For almost a year now the stock market has traded sideways. In fact the S&P 500 closed Friday at the same level it was at in late November of 2014. The stock market remains a place to invest even though interest rates are poised to rise. Finding good growth stocks that have not been momentum darlings has been a challenge. A new report from Jefferies offers some very solid ideas for investors.
Activision Blizzard
This company reported outstanding earnings recently and could be poised for a solid move higher. Activision Blizzard Inc. (NASDAQ: ATVI) develops and publishes online, personal computer, video game console, handheld, mobile and tablet games worldwide.

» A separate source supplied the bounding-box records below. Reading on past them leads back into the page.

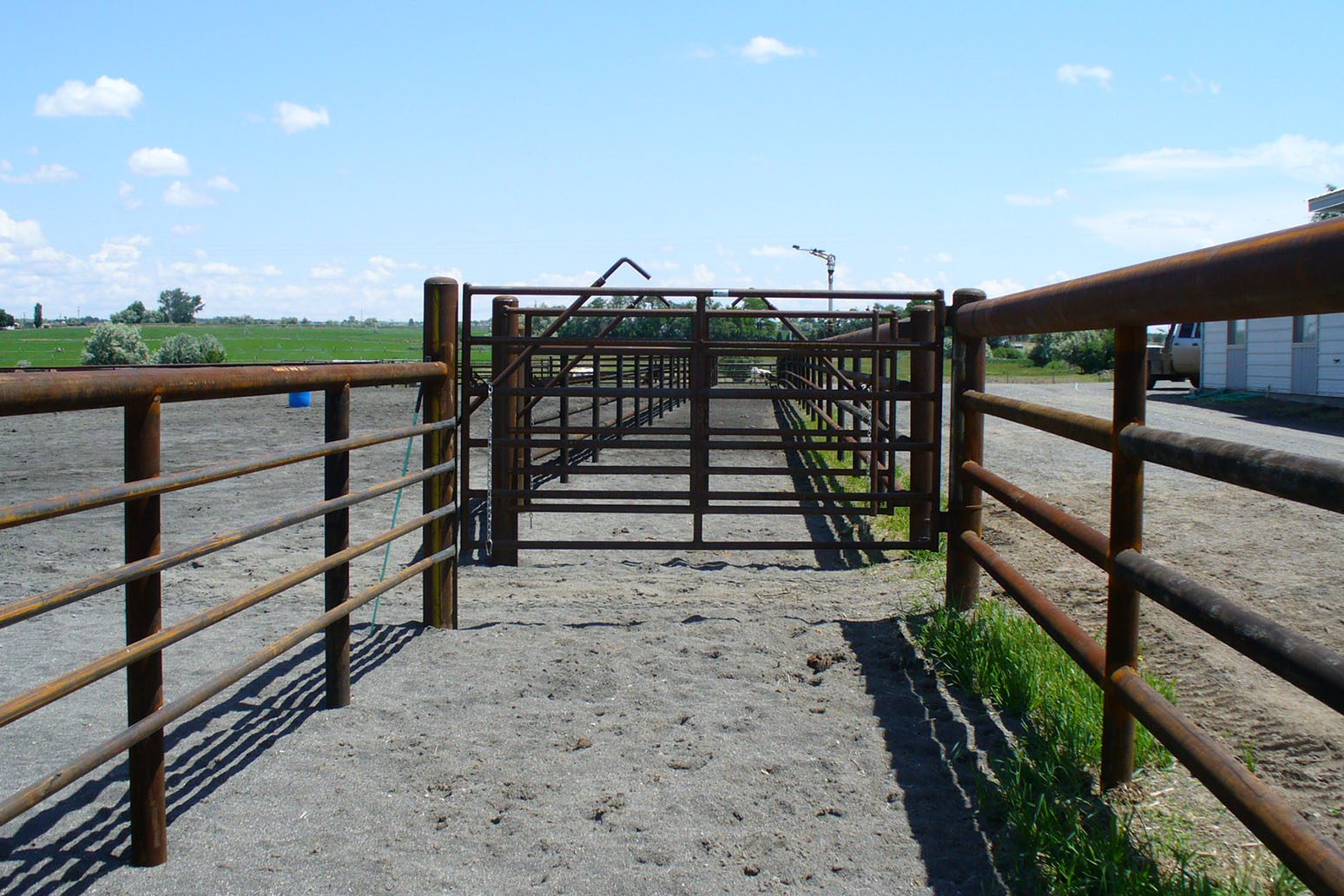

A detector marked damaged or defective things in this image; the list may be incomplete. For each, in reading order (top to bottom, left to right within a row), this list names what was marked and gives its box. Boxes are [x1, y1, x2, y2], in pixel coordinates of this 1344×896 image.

rusty metal fence [0, 276, 462, 865]
rusty metal fence [462, 286, 945, 561]
rusty metal fence [945, 219, 1344, 896]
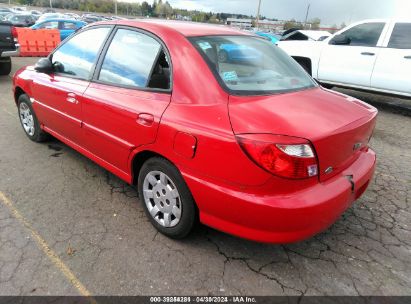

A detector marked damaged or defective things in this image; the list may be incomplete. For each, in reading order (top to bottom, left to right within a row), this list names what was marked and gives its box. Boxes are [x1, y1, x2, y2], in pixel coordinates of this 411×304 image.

cracked asphalt [0, 57, 410, 294]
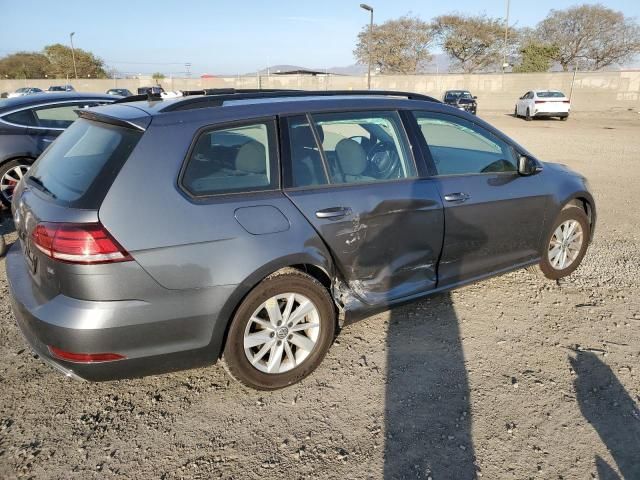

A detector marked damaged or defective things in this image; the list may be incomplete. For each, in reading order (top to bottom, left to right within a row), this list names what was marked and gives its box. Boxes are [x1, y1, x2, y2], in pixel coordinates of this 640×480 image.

damaged car door [282, 111, 442, 306]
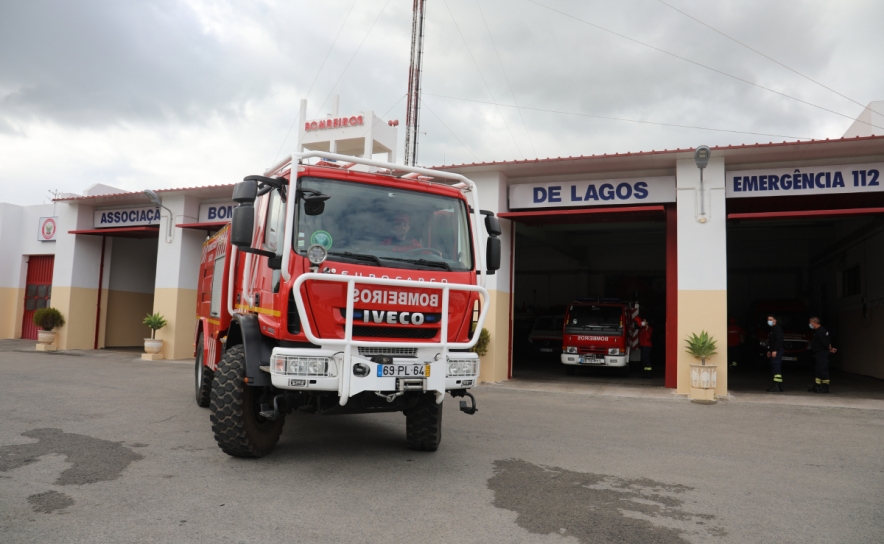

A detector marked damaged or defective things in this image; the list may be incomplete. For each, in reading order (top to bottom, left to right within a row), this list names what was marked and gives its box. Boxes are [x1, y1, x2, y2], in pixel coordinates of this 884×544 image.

The company develops and publishes interactive entertainment software products through retail channels or digital downloads, as well as downloadable content to a range of gamers. The company’s Call of Duty franchise has propelled earnings for this industry powerhouse for years.
Jefferies thinks the guidance the company gave when it reported is very conservative. The team also thinks the content the company will release in the rest of 2015 is outstanding and not fully reflected in the guidance. The growth in the quarter was particularly impressive given two challenges: the strong dollar and unfavorable comparisons to the prior year quarter, which were lifted by strong sales of “The Amazing Spider-Man 2.” Much of that growth was fueled by Destiny, Heroes of the Storm and Hearthstone, which now have 70 million registered players combined. The three titles have generated over $1.25 billion in non-GAAP revenues to date.
Activision investors are paid a 0.8% dividend. The Jefferies price target for the stock, which is one of the firm’s Franchise Picks, is posted at $33. The Thomson/First Call consensus price objective is $31.55. The stock closed on Friday at $28.78.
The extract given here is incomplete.